What you should do: Copy every entry word for word. Skip the pictures.

[Dataset entries]
════════
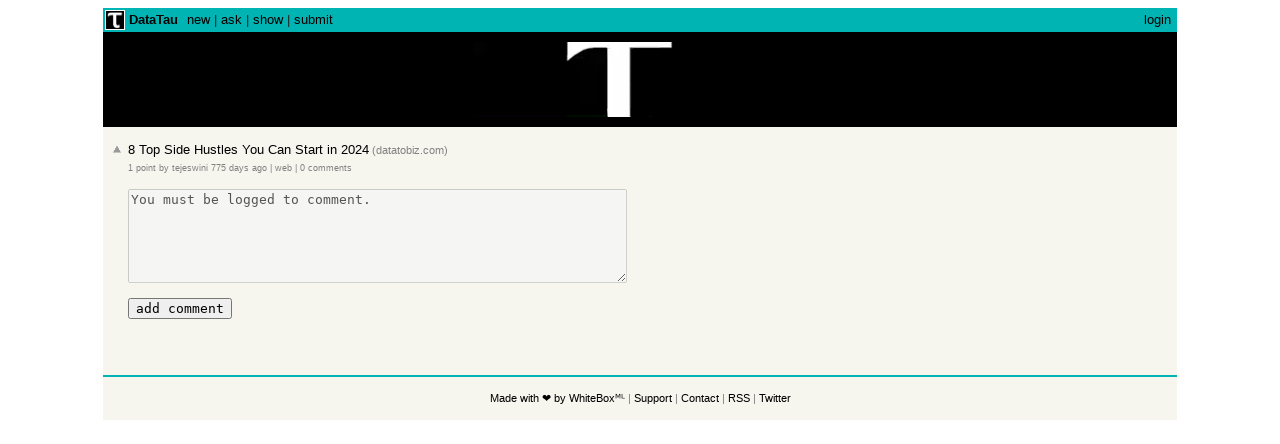

--- FILE ---
content_type: text/html; charset=utf-8
request_url: https://datatau.net/post/10421
body_size: 2584
content:


<html lang="en">

<head>

  
    <title>8 Top Side Hustles You Can Start in 2024</title>


  <link rel="canonical" href="https://datatau.net">

  <!-- Global site tag (gtag.js) - Google Analytics -->
<script async src="https://www.googletagmanager.com/gtag/js?id=UA-138960039-3"></script>
<script>
    window.dataLayer = window.dataLayer || [];

    function gtag() {
        dataLayer.push(arguments);
    }

    gtag('js', new Date());

    gtag('config', 'UA-138960039-3');
</script>

<!-- Google Tag Manager -->
<script>(function (w, d, s, l, i) {
    w[l] = w[l] || [];
    w[l].push({
        'gtm.start':
            new Date().getTime(), event: 'gtm.js'
    });
    var f = d.getElementsByTagName(s)[0],
        j = d.createElement(s), dl = l != 'dataLayer' ? '&l=' + l : '';
    j.async = true;
    j.src =
        'https://www.googletagmanager.com/gtm.js?id=' + i + dl;
    f.parentNode.insertBefore(j, f);
})(window, document, 'script', 'dataLayer', 'GTM-5N66FM9');</script>
<!-- End Google Tag Manager -->
  

<meta charset="UTF-8">
<meta name="description"
      content="DataTau: Hacker News Clone - Data Science Newsboard">
<meta name="keywords"
      content="datatau, machine learning, data science, ai, artificial inteligence,
       blog, forum, deep learning, newsboard">
<meta name="viewport" content="width=device-width, initial-scale=1.0">
<meta http-equiv="Pragma" content="no-cache">



<meta property="og:title" content="DataTau"/>
<meta property="og:description" content="DataTau: Hacker News Clone - Data Science Newsboard"/>
<meta property="og:type" content="website"/>
<meta property="og:url" content="https://datatau.net"/>
<meta property="og:site_name" content="https://datatau.net"/>
<meta property="og:image" content="https://datatau.net/static/img/datatau.png"/>



<meta name="twitter:card" content="summary">
<meta name="twitter:url" content="https://datatau.net">
<meta name="twitter:title" content="DataTau">
<meta name="twitter:description" content="DataTau: Hacker News Clone - Data Science Newsboard"/>
<meta name="twitter:image" content="https://datatau.net/static/img/datatau.png">
<meta name="twitter:site" content="@TheGurusTeam">
<meta name="twitter:creator" content="@TheGurusTeam">

  

<!-- Favicon -->
<link rel="shortcut icon" href="/static/img/favicon.ico"/>

<!-- custom landing page stylesheets -->
<link rel="stylesheet" href="/static/css/style.css"/>


</head>

<body>

<!-- Google Tag Manager (noscript) -->
<noscript>
  <iframe src="https://www.googletagmanager.com/ns.html?id=GTM-5N66FM9"
          height="0" width="0" style="display:none;visibility:hidden"></iframe>
</noscript>
<!-- End Google Tag Manager (noscript) -->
════════
Your solution:
--- FILE ---
content_type: text/html; charset=utf-8
request_url: https://datatau.net/post/10421
body_size: 2584
content:


<html lang="en">

<head>

  
    <title>8 Top Side Hustles You Can Start in 2024</title>


  <link rel="canonical" href="https://datatau.net">

  <!-- Global site tag (gtag.js) - Google Analytics -->
<script async src="https://www.googletagmanager.com/gtag/js?id=UA-138960039-3"></script>
<script>
    window.dataLayer = window.dataLayer || [];

    function gtag() {
        dataLayer.push(arguments);
    }

    gtag('js', new Date());

    gtag('config', 'UA-138960039-3');
</script>

<!-- Google Tag Manager -->
<script>(function (w, d, s, l, i) {
    w[l] = w[l] || [];
    w[l].push({
        'gtm.start':
            new Date().getTime(), event: 'gtm.js'
    });
    var f = d.getElementsByTagName(s)[0],
        j = d.createElement(s), dl = l != 'dataLayer' ? '&l=' + l : '';
    j.async = true;
    j.src =
        'https://www.googletagmanager.com/gtm.js?id=' + i + dl;
    f.parentNode.insertBefore(j, f);
})(window, document, 'script', 'dataLayer', 'GTM-5N66FM9');</script>
<!-- End Google Tag Manager -->
  

<meta charset="UTF-8">
<meta name="description"
      content="DataTau: Hacker News Clone - Data Science Newsboard">
<meta name="keywords"
      content="datatau, machine learning, data science, ai, artificial inteligence,
       blog, forum, deep learning, newsboard">
<meta name="viewport" content="width=device-width, initial-scale=1.0">
<meta http-equiv="Pragma" content="no-cache">



<meta property="og:title" content="DataTau"/>
<meta property="og:description" content="DataTau: Hacker News Clone - Data Science Newsboard"/>
<meta property="og:type" content="website"/>
<meta property="og:url" content="https://datatau.net"/>
<meta property="og:site_name" content="https://datatau.net"/>
<meta property="og:image" content="https://datatau.net/static/img/datatau.png"/>



<meta name="twitter:card" content="summary">
<meta name="twitter:url" content="https://datatau.net">
<meta name="twitter:title" content="DataTau">
<meta name="twitter:description" content="DataTau: Hacker News Clone - Data Science Newsboard"/>
<meta name="twitter:image" content="https://datatau.net/static/img/datatau.png">
<meta name="twitter:site" content="@TheGurusTeam">
<meta name="twitter:creator" content="@TheGurusTeam">

  

<!-- Favicon -->
<link rel="shortcut icon" href="/static/img/favicon.ico"/>

<!-- custom landing page stylesheets -->
<link rel="stylesheet" href="/static/css/style.css"/>


</head>

<body>

<!-- Google Tag Manager (noscript) -->
<noscript>
  <iframe src="https://www.googletagmanager.com/ns.html?id=GTM-5N66FM9"
          height="0" width="0" style="display:none;visibility:hidden"></iframe>
</noscript>
<!-- End Google Tag Manager (noscript) -->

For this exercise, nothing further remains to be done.